Letter: GOP values

To the editor:

Cal Thomas’ melodramatic screed (Journal-World, April 1) claims major media have whipped “the crowd” into accepting unthinkable values. These just happen to coincide with Republican Party principles on issues like abortion and gay rights. His vision collapses into a laughable future with politicians taking oaths on People magazine and traffic laws being disregarded. One of the examples he cites for our “moral, social and political anarchy” is the fall of Rome.

Cal’s greatest pleasure seems to be in righteous indignation bolstered by invention, extrapolation and anarchism — the stuff of fiction writing.

Cal claims there are immutable, universal laws that must be obeyed. Never mind that the history of philosophical and theological thought has been plagued with questions about universals. In claiming that “supreme law” is above the Supreme Court he replaces the rule of law with edict.  These edicts are somewhat ad hoc given the evolution of the Republican Party’s platform over time.

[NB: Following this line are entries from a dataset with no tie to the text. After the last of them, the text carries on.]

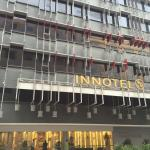 Photo of Hotel Innotel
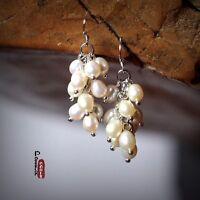 Orecchini Perle Da Coltivazione D` Acqua Dolce Bianca Grape Argento 925 TZ1 x Aa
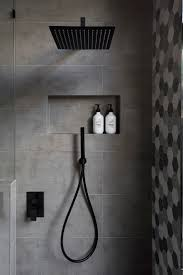 best 25 modern shower ideas on pinterest modern bathrooms matte black accents add sophistication to this grey and white bathroom bathroom shower headsshower ideas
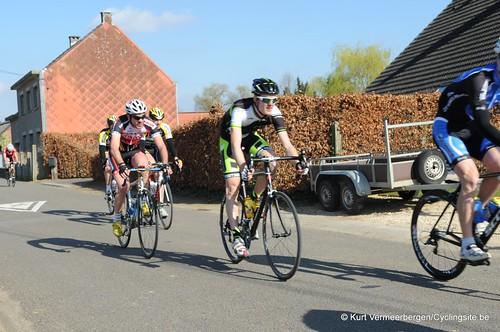 Nieuwrode (271)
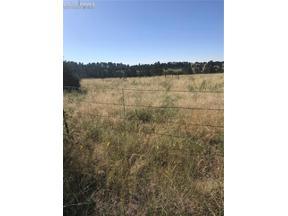 Property for sale at 10140 Otero Avenue, Colorado Springs,  Colorado 80920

His choice of Rome as an example of moral decay is troubling. Gibbon cites many reasons for Rome’s collapse. I’d mention one major reason which was the collapse of the tax system. Roman taxes became a patronage system where the wealthy and powerful benefited with everyone else paying taxes. When the tax base collapsed and soldiers and governors couldn’t be paid, they joined forces with whichever warlord or tribe could pay them.

The Kansas Chamber of Commerce, Americans for Prosperity and the Brownback administration advocate a similar patronage tax policy.  That just might be the source of the public’s dissatisfaction with your Republican values, Cal.